-------- PAGE EXCERPT --------

How Diet is Grooming Future Osteoporosis Patients

When we think of the relationship between diet and osteoporosis, the first thought tends to be the impact of calcium and vitamin D.  While those are important, the relationship between diet and the disease is more complex.  Recent research has found that, in adolescents, food quality is highly impactful on bone health.

The risk of osteoporosis at 50 years of age and beyond is related to bone density developed during childhood and early adulthood.  The greater bone density is during that period, the lower the impact will be of the bone density loss in middle age.  Bone density typically declines 1-2% each year between ages 40 and 55 years.  This will represent a decline in bone density of 15-30% from the level present in early adulthood.  Those starting with higher bone density arrive at 55 years with greater bone density.

Getting back to early life diet, eating higher amounts of ultra processed foods (UPFs), now appears to govern early adulthood bone density.  UPFs are highly modified products created through industrial processes. They typically contain multiple additives, preservatives, and artificial ingredients. These foods, built for long shelf lives, include sugar-sweetened beverages, highly processed meat products, flavored yogurts, packaged snacks, and breakfast cereals.  Perhaps the most significant indicator of a UPF is the added sugar.

-------- RECORDED INFORMATION --------

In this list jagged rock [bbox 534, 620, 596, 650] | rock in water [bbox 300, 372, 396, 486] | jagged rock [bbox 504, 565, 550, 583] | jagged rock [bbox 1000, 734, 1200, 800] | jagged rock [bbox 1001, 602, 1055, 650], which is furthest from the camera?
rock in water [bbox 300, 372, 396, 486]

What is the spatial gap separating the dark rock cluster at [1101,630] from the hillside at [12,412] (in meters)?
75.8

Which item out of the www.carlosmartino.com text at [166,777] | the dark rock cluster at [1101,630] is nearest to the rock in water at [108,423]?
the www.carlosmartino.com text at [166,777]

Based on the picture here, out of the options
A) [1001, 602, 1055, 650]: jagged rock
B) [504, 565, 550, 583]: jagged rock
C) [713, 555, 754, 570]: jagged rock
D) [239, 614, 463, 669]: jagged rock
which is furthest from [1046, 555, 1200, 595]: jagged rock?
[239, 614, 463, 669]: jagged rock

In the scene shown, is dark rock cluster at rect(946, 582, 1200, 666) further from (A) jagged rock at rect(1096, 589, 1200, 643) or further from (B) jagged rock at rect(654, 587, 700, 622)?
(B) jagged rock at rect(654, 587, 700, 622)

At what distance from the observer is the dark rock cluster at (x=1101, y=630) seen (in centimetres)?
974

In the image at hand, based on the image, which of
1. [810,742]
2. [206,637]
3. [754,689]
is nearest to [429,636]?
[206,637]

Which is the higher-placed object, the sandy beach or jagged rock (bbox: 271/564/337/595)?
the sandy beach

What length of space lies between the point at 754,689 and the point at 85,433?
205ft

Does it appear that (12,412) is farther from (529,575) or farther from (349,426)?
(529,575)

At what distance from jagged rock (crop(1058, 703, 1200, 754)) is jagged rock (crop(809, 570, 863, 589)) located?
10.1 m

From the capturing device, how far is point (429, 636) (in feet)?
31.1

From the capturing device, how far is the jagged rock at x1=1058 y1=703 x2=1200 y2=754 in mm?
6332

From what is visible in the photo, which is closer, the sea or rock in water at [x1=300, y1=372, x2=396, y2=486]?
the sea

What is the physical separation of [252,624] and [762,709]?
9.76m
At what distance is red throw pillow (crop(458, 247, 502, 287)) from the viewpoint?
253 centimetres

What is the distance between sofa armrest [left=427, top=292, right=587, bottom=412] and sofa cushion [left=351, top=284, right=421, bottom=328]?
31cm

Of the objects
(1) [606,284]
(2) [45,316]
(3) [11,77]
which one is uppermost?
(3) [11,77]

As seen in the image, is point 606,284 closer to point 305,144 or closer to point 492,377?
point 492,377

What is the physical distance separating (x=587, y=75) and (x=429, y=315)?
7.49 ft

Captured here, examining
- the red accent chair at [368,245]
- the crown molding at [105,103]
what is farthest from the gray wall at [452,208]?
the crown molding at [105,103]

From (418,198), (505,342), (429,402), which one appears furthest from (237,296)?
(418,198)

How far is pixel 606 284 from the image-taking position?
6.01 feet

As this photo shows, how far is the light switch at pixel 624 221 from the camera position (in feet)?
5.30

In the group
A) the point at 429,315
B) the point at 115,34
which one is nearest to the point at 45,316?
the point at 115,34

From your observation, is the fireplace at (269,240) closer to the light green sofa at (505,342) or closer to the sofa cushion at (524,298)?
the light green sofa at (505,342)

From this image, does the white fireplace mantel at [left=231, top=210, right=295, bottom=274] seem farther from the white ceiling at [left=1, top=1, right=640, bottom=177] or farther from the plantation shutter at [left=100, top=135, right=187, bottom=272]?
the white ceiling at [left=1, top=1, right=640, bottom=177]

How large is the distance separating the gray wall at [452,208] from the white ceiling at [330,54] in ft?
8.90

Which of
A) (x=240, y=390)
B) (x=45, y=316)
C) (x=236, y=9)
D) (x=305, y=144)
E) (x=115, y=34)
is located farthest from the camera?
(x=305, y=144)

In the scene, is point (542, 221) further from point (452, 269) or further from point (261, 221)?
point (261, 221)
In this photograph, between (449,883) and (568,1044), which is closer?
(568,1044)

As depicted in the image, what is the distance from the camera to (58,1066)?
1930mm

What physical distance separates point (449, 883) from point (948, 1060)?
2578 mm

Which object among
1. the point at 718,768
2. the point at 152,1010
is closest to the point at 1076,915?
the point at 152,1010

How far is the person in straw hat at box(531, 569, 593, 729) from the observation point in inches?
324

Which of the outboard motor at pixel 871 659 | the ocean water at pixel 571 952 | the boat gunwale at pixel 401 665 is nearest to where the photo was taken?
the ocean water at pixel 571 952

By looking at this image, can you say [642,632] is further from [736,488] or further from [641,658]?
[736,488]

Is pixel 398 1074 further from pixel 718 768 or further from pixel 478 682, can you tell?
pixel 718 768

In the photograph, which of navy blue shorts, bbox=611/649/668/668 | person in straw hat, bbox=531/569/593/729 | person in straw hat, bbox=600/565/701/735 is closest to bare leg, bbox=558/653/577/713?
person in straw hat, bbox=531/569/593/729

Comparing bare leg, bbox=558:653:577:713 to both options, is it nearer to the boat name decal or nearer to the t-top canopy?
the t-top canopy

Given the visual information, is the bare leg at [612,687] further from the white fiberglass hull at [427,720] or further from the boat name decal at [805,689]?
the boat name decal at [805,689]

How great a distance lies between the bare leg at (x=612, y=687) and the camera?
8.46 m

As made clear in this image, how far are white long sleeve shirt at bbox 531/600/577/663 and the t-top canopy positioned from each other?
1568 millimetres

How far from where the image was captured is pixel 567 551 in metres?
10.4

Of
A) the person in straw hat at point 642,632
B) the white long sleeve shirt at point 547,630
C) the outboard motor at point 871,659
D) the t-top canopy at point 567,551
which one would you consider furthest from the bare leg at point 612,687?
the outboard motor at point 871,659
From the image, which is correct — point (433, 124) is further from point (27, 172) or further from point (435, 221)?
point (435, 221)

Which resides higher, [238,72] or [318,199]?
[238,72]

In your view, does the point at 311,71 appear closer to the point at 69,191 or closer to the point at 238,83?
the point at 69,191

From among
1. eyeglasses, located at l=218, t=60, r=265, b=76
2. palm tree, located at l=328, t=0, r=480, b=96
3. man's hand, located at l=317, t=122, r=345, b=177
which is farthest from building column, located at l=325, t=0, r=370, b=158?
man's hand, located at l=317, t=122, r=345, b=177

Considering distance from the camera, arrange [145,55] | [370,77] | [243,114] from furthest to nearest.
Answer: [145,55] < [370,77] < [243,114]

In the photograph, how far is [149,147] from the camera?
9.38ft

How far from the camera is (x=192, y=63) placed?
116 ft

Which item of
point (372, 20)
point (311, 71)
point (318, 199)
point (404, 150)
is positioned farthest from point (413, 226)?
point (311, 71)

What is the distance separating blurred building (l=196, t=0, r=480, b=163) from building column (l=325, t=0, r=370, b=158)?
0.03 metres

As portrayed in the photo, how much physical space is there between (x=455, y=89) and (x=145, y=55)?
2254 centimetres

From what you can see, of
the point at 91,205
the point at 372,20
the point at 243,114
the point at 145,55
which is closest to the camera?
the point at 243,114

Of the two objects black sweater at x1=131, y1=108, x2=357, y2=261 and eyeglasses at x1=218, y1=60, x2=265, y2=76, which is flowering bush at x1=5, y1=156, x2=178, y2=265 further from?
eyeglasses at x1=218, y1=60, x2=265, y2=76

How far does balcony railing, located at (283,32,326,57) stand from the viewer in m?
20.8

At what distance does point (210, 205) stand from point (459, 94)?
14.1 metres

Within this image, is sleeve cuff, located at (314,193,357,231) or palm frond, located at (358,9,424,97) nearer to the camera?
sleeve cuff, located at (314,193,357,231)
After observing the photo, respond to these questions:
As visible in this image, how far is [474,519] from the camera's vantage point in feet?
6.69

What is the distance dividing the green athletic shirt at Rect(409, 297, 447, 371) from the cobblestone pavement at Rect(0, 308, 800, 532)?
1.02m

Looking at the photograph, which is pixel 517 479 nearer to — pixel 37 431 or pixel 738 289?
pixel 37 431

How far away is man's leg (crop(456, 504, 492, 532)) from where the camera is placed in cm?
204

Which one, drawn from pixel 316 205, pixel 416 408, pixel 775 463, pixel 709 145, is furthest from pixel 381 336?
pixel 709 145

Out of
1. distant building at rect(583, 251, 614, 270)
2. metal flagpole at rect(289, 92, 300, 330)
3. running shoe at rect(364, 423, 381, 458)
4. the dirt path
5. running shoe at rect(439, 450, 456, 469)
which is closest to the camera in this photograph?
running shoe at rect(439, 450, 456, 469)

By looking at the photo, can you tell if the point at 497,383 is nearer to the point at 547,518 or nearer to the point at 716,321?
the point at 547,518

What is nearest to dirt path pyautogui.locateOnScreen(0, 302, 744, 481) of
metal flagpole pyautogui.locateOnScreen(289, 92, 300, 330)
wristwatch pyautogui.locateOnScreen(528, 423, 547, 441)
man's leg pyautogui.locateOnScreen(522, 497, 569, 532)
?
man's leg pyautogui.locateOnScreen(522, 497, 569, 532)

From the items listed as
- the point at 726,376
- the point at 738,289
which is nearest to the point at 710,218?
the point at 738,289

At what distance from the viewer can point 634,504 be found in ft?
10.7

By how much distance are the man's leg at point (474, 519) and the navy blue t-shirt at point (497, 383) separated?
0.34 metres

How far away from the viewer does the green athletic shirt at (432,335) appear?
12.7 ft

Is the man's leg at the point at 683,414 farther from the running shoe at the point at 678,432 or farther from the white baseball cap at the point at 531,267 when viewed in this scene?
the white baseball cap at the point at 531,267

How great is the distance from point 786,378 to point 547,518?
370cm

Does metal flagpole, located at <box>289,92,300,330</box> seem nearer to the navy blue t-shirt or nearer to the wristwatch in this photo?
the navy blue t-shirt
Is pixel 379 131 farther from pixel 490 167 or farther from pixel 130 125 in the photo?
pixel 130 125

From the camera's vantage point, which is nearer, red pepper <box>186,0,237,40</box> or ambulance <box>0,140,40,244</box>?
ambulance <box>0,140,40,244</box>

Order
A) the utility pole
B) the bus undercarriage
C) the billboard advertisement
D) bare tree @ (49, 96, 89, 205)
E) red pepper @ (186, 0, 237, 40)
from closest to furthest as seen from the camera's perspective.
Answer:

--------

• TASK INSTRUCTIONS:
- a) From the osteoporosis article above, list every food the article gives as an example of ultra processed foods.
- b) Please pick up the osteoporosis article after its final sentence and keep writing it.

• OUTPUTS IN ORDER:
- a) sugar-sweetened beverages, highly processed meat products, flavored yogurts, packaged snacks, breakfast cereals

- b)
A whole, unprocessed diet containing 40% carbohydrate supplies approximately 30-35 grams of sugar.  The current intake in the standard American diet which contains a significant volume of UPFs is about 200 grams of sugar, or about 6-7 times that of a whole food, unprocessed diet.  This added sugar is there for one purpose, to drive taste preference which tends to increase consumption.

In the United States, UPFs are estimated to provide 58% of caloric energy.  US National Health and Nutrition Examination Survey data showed that from 1999 to 2018, the percentage of total energy consumption from UPFs increased from 61.4% to 67% in people aged 2-19 years.  This high intake of UPFs has been associated with increased risk of diabetes, fatty liver disease, cardiovascular disease and inflammatory bowel disease.  We now have to add osteoporosis to that list.

Bone must constantly be repaired removing areas with microcracks from use and filled back in with new bone.  The job of building this new bone is done by bone cells called osteoblasts.  These cells only live about 100 days and must constantly be replenished by mesenchymal stem cells (MSCs) from bone marrow.  This is where the negative impact of too much sugar comes in.  MSCs require NAD+ in significant amounts for their energy production and function.  Unfortunately, high sugar consumption depletes NAD+ robbing MSCs from this essential energy source needed to mature into osteoblasts in mice.(1)  Without enough NAD+, MSCs differentiate into fat cells rather than osteoblasts.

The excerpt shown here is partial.